8)Kilitli Kapılar Ve Kayıp Anahtarları

25 7 0
                                    


Kaçtıklarıma yakalanma konusu gerçekten doğruydu, yarım saat öncesine kadar kapısından baktığım eve girdiğim yetmemiş gibi bir de asıl konunun hakkından gelmiştim. Ülke değiştirmiş, hayatıma sil baştan başlamıştım.

İlk başta kendimden kaçmıştım, sonra çevremdekilerden. Ve en sonunda çevremden.

Yine hiçbir şey değişmemişti.

"Sen misin?"dedi az önceki tanıdık ses.

"Her kötü şeyi silmişsin bir tek ben mi kaldım geriye silmediğin?"

"İninden çıkıp gelebilmişsin!"dedi hayretle.

"Ayı mıyım lan ben, ne ini?"dedim.

"Hayırdır?"dedi Leo'yu göstererek.

"Pek değil ya!"dedim alayla ve devam ettim.
"Sen bensiz cidden kafayı yedin herhalde"

"Niye?"

O sırada konuşmayı biri böldü.

"Kızım, kızım yanıma gel!"dedi Kenan düştüğü yerden kalkmaya çalışarak.

"Şşşt Kumsal bak buraya aslanım!"dedi Eflal ve devam etti. "Bu dağ ayısı kim sana kızım diyor? Bize zorluk çıkardı da iki dayak yemiş olabilir! Ama bak benim olayla alakam yok Umay dövdü."

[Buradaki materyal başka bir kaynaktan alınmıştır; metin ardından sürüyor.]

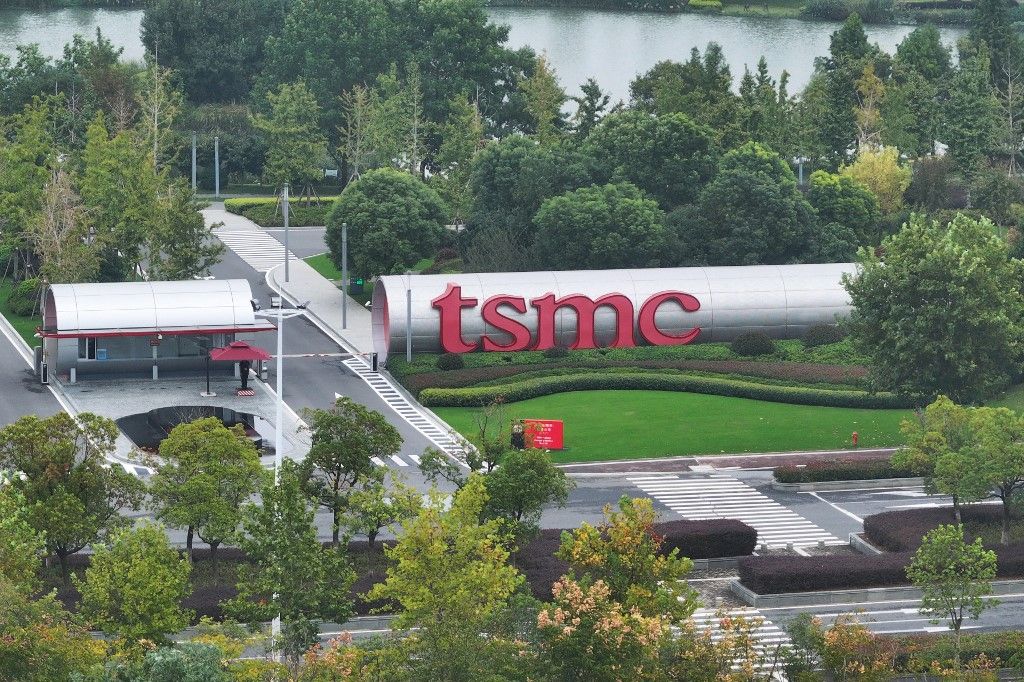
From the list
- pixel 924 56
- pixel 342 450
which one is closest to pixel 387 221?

Kumsal önce babasına, sonra Eflal'e baktı. En sonunda bana döndü.

"İyi yapmışsın."

"Benden kötüsünü bekleme zaten"dedim alayla.

"Tabii ne demezsin!"

"Lan o senin baban baban!"dedi Eflal gönderme yaparak. "İnsan azıcık acır!"


"Acı dediğin adama az önce dağ ayısı dedin farkında mısın?"dedi Kumsal Eflal'e bakarak.

"Ben derim! Yapmaması gereken tonlarca şey yaptı çünkü?"

"Bu onu dağ ayısı yapmaz?"

"Ayyy seninle hiç laf dalaşına giremeyeceğim kusura bakma Kumsal!"dedi Eflal.

"O muhteşem bir araya gelme sarılmamızı ne zaman yapacağız?"dedi Aden sonunda varlığını belli ederek.

"Sen burada mıydın kız?"dedi Kumsal.

"Kaç dakikadır göz göze geliyoruz Kumsal ciddi misin şuan?"

"Heheheh neyse tamam gelin sarılalım bari!"dedi Kumsal barinin a'sını uzatarak.

Önde Eflal arkasında Aden gidip sarıldılar.

"Ayyy çok özlemişim heeee!"dedi Aden.

"Bendeeeee!"dedi Kumsal ikisine birden sarılarak.

Her birine sonrasında ayrı sarılarak ayrıldıktan sonra göz göze geldik.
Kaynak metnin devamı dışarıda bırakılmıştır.